• SOURCE EXCERPT:
----------------

Epstein, the Cubs' president of baseball operations, made the comments during a one-hour question and answer session Wednesday, part of WGN Radio's "Cubs Corner."
One of the things the Cubs' new front office wants to do is change the culture, which Epstein said involves players being accountable to the organization, their fans and each other. Zambrano, who left a game early last August, has tested that by his behavior and Epstein has given the right-hander steps to take.
"The Carlos Zambrano of 2011 and years previous can't fit into the culture that we have here," Epstein said. "Change needs to happen, and change will happen. Either he'll change and buy in and fit into this culture -- and I understand there are a lot of skeptics around about that, and I understand that, and frankly, I'm skeptical as well.
"He needs to prove to us that he can change and be part of this culture, or we'll change the personnel and move forward with people who are proud to be Cubs and treat their teammates with respect, treat the fans with respect and can be part of a winning culture in the Cubs' clubhouse."
Epstein was asked about the Cubs' recent trade with the Reds in which they sent Sean Marshall to Cincinnati for starter Travis Wood, outfielder Dave Sappelt and Minor League infielder Ronald Torreyes.
Marshall, one of the best left-handed setup pitchers in the game, is the type of pitcher an organization wants, Epstein said, but he added that Chicago needs to look at the bigger picture. Marshall had one year left of club control. He would become a free agent after the 2012 season and, under the new basic agreement, could leave with the Cubs receiving no compensation.
"With what we're trying to accomplish, which is not just win the World Series in 2012 but build something bigger and more sustainable for the long-term, what's more valuable to us?" Epstein said. "One season worth of Sean Marshall or five seasons worth of a 25-year-old left-handed starting pitcher who can go into our starting rotation ... and two prospects we like a lot."
Epstein did inherit some large, long-term contracts such as Alfonso Soriano's -- the outfielder, who turns 36 on Saturday, is owed $54 million over the next three years. A team has three options on how to handle players with large contracts that appear to be more of a burden than a benefit, Epstein said. A team can be creative and make a deal and eat part of the salary, or a team may decide the best move is to release the player and walk away. The third option is to get to know a player better, understand what makes him tick, and provide an infrastructure in which he can improve.

----------------

Collected data:
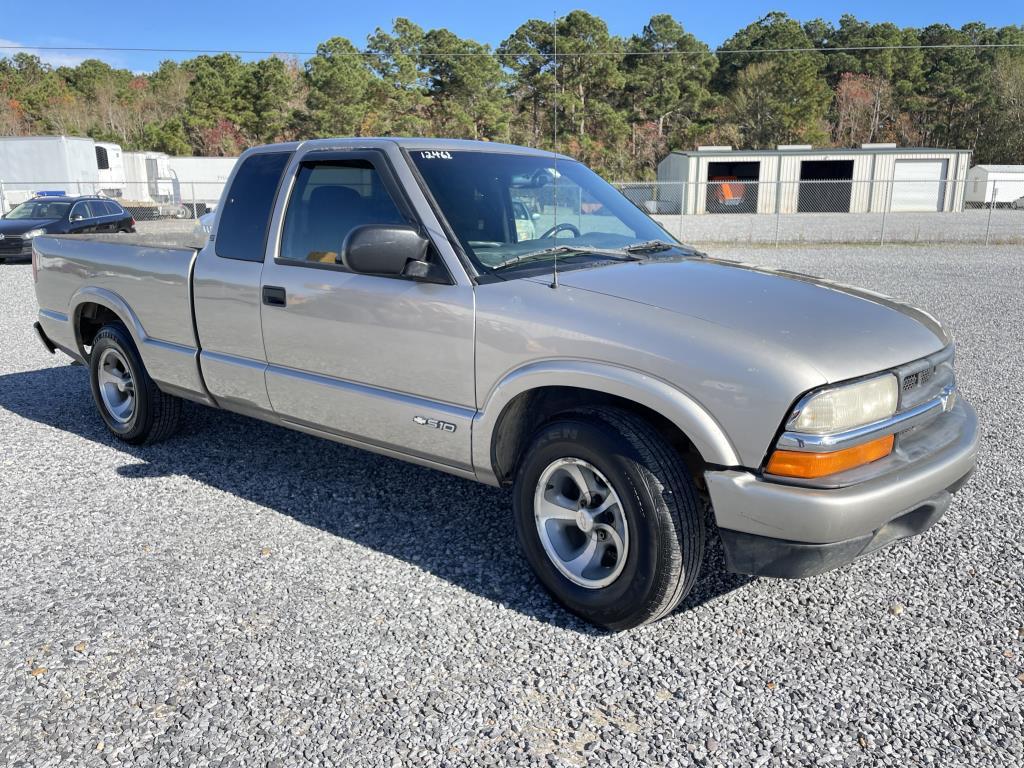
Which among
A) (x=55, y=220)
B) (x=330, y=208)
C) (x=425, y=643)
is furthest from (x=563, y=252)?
(x=55, y=220)

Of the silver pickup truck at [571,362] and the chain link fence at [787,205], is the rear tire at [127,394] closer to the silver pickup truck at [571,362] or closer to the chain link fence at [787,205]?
the silver pickup truck at [571,362]

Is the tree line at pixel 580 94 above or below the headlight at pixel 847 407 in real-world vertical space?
above

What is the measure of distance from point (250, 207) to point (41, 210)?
1733cm

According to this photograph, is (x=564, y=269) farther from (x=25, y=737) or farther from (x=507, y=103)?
(x=507, y=103)

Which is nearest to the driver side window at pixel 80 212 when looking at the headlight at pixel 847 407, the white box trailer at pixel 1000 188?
the headlight at pixel 847 407

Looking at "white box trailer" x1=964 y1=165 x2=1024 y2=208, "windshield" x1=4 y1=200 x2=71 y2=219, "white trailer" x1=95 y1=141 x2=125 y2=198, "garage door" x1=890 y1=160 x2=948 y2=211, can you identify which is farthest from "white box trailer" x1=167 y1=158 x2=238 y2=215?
"white box trailer" x1=964 y1=165 x2=1024 y2=208

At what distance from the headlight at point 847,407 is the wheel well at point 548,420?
1.41 ft

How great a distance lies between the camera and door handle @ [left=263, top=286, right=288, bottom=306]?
410 cm

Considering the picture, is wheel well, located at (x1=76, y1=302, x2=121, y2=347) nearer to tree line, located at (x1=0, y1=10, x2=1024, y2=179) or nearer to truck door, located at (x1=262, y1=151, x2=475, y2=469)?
truck door, located at (x1=262, y1=151, x2=475, y2=469)

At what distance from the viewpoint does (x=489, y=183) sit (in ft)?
13.1

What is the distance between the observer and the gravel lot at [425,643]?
2.59 m

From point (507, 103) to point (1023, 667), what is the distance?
182 ft

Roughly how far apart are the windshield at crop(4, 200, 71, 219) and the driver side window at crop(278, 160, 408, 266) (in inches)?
670

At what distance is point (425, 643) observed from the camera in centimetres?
314
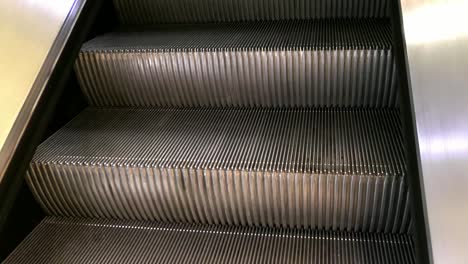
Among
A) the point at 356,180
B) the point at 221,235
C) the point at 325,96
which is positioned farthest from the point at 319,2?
the point at 221,235

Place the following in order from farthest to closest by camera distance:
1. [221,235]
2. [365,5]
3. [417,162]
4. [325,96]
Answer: [365,5] → [325,96] → [221,235] → [417,162]

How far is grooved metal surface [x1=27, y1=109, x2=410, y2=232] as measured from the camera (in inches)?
44.0

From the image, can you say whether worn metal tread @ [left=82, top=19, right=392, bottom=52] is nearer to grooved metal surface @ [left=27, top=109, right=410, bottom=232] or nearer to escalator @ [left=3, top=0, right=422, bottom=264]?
escalator @ [left=3, top=0, right=422, bottom=264]

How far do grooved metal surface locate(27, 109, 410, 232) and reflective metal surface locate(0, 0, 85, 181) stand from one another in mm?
109

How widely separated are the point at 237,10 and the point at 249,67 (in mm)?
355

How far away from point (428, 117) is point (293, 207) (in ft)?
1.49

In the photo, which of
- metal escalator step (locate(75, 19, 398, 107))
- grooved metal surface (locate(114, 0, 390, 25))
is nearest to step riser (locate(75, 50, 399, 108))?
metal escalator step (locate(75, 19, 398, 107))

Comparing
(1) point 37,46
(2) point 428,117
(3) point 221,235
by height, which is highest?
(1) point 37,46

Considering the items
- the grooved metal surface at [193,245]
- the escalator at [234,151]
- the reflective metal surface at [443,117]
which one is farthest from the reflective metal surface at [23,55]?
the reflective metal surface at [443,117]

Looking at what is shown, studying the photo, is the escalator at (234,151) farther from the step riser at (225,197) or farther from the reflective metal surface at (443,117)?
the reflective metal surface at (443,117)

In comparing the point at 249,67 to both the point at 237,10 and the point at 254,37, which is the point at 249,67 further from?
the point at 237,10

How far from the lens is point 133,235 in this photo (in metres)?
1.26

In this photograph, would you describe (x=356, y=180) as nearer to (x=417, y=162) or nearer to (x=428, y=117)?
(x=417, y=162)

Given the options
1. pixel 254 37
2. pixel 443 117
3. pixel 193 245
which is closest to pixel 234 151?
pixel 193 245
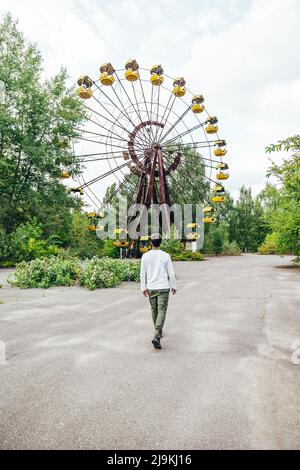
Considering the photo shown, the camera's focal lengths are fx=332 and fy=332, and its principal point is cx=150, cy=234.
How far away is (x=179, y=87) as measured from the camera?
20438mm

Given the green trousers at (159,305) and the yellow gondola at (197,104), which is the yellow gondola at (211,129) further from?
the green trousers at (159,305)

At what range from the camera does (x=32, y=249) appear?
64.1ft

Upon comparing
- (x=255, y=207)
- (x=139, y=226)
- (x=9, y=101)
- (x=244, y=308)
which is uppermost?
(x=9, y=101)

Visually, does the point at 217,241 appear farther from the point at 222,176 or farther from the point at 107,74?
the point at 107,74

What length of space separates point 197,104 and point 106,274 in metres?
14.3

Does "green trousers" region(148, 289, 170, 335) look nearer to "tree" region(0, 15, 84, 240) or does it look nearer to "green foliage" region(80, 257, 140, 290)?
"green foliage" region(80, 257, 140, 290)

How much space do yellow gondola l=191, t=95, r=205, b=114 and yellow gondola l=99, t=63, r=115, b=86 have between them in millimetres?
5441

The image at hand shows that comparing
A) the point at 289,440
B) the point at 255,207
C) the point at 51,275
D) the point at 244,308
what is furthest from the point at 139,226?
the point at 255,207

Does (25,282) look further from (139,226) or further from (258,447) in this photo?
(258,447)

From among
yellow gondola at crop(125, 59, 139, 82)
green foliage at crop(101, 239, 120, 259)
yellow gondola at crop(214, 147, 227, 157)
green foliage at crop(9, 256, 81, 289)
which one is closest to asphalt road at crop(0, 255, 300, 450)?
green foliage at crop(9, 256, 81, 289)

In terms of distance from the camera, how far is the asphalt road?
2881mm

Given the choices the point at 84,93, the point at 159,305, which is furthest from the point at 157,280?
the point at 84,93

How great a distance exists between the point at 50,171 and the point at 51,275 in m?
12.5

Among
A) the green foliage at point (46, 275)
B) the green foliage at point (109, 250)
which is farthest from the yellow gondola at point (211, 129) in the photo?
the green foliage at point (109, 250)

----------------

• PROMPT A: Count the lines of the records that contain the word "nearer", treating uppercase and lowercase as different, and reply with the number alone.
• PROMPT B: Write what comes next in the article about Epstein's plans for the Cubs, starting right after its final sentence.

• ANSWER A: 4

• ANSWER B:
"There's no one way to handle these things," Epstein said. "I think you need to approach it with an open mind, with hard work and creativity and understand it's a game played by human beings and the ability to bounce back is very real."
Wood gave the Cubs a hometown discount when he returned in 2011, signing a one-year, $1.5 million deal. Epstein said the reliever is "exactly the type of guy we want to build a winning culture here in Chicago." The Cubs are negotiating with Wood's agent about a new contract.
"You have a team that really respects a player, wants him back desperately, and you have a player who loves the city, is a huge part of the community here with his family and his foundation and wants to be back," Epstein said. "If we can't work this out, we're doing something wrong."
LaHair, named the Pacific Coast League Most Valuable Player in 2011 after hitting 38 homers at Triple-A Iowa, is the Cubs' starting first baseman this year.
"I think hitters hit no matter where they are, and this kid has hit," Epstein said. "He's hit everywhere he's ever been. You can't dominate the Triple-A level more than he did this year."
Some players are labeled "4A" hitters if they don't have immediate success in the Majors. Epstein doesn't buy into that.
"It's the right time for an organization like us to give him the opportunity," Epstein said.
Dale Sveum, who Epstein called "authentic and genuine," is also getting an opportunity to manage on the North Side.
"He is who he is," Epstein said. "He knows himself, he never tries to be something that he's not. He's perfectly genuine, never tries to put on facades or airs and show players he's something he's not."
Managers are often categorized as either a players' manager or a disciplinarian. Sveum is both.
"What I like about Dale is he's firmly in both camps," Epstein said. "He holds the players to really high standards. This team will have a lot of discipline on the field, off the field. Players will be accountable to Dale, they'll be accountable to each other. There will be no loafing, no excuse for lack of preparation, lack of aggressiveness, lack of hard work.
"But he's also going to be extremely well liked because he's a down-to-earth guy who doesn't try to be something that he's not."
Epstein said he is still good friends with the Red Sox staff, and admitted to using an office at Fenway Park for a conference call to announce the Marshall trade.
The Cubs and Red Sox have yet to resolve the matter of compensation for Epstein, who left Boston with one year remaining on his contract.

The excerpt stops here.